Reputation: 31
I have a dataframe that contains a column holding 'Log' strings.
I'd like to create a new column based on the values I've parsed from the 'Log' column.
Currently, I'm using .apply()
with the following function:
def classification(row):
if 'A' in row['Log']:
return 'Situation A'
elif 'B' in row['Log']:
return 'Situation B'
elif 'C' in row['Log']:
return 'Situation C'
return 'Check'
it looks like:
df['Classification'] = df.apply(classification, axis=1)
The issue is that it takes a lot of time (~3min to a dataframe with 4M rows) and I'm looking for a faster way.
I saw some examples of users using vectorized functions that run much faster but those don't have if statements in the function.
My question - is it possible to vectorize the function I've added and what is the fastest way to perform
this task?
Upvotes: 2
Views: 199
Reputation: 6495
I would not be sure that using a nested numpy.where
will increase performance: here some test performace with 4M rows
import numpy as np
import pandas as pd
ls = ['Abc', 'Bert', 'Colv', 'Dia']
df = pd.DataFrame({'Log': np.random.choice(ls, 4_000_000)})
df['Log_where'] = np.where(df['Log'].str.contains('A'), 'Situation A',
np.where(df['Log'].str.contains('B'), 'Situation B',
np.where(df['Log'].str.contains('C'), 'Situation C', 'check')))
def classification(x):
if 'A' in x:
return 'Situation A'
elif 'B' in x:
return 'Situation B'
elif 'C' in x:
return 'Situation C'
return 'Check'
df['Log_apply'] = df['Log'].apply(classification)
Nested np.where Performance
%timeit np.where(df['Log'].str.contains('A'), 'Situation A', np.where(df['Log'].str.contains('B'), 'Situation B',np.where(df['Log'].str.contains('C'), 'Situation C', 'check')))

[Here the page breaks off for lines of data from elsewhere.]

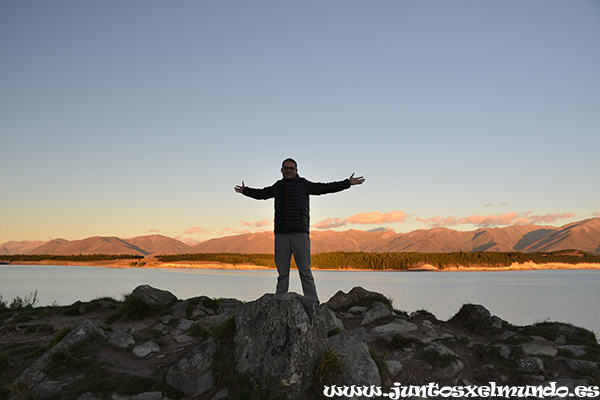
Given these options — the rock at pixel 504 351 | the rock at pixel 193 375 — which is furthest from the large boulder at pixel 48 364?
the rock at pixel 504 351

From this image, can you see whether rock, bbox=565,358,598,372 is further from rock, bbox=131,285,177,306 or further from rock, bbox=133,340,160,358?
rock, bbox=131,285,177,306

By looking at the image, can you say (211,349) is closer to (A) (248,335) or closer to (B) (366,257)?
(A) (248,335)

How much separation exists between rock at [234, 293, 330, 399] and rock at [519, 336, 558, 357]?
4260mm

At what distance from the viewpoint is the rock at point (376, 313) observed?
440 inches

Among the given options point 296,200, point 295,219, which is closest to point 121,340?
point 295,219

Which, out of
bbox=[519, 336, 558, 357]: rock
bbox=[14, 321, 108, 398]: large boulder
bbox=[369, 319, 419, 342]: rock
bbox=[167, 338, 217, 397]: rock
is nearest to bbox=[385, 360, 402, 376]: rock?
bbox=[369, 319, 419, 342]: rock

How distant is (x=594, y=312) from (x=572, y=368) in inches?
1156

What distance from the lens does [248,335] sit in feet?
25.0

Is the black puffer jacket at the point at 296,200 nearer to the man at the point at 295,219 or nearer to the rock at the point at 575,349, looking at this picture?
the man at the point at 295,219

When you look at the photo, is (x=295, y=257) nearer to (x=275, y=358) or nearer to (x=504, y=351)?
(x=275, y=358)

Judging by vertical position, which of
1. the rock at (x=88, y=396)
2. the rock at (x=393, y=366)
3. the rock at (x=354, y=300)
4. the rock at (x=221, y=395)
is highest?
the rock at (x=354, y=300)

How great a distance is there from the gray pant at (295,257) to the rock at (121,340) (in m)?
3.44

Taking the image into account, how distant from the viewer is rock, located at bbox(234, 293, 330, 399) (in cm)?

8.59 s ± 1.71 s per loop (mean ± std. dev. of 7 runs, 1 loop each)
Applymap Performance
%timeit df['Log'].apply(classification)
911 ms ± 146 ms per loop (mean ± std. dev. of 7 runs, 1 loop each)
At least with my machine using nested np.where
is almost 10x times slower than a applymap
.
A final remark: using the solution suggested in the comments, i.e. something like:
d = {'A': 'Situation A',
'B': 'Situation B',
'C': 'Situation C'}
df['Log_extract'] = df['Log'].str.extract('(A|B|C)')
df['Log_extract'] = df['Log_extract'].map(d).fillna('Check')
has the following problems:
It won't necessarely be faster - testing on my machine:
%timeit df['Log_extract'] = df['Log'].str.extract('(A|B|C)')
3.74 s ± 70.7 ms per loop (mean ± std. dev. of 7 runs, 1 loop each)
The .extract
method follows string order i.e. from the string 'AB'
will extract 'A'
and from 'BA'
will extract 'B'
. On the other hand the OP function classification
has an hierarchical ordering of extraction, thus extract 'A'
in both cases.
Upvotes: 2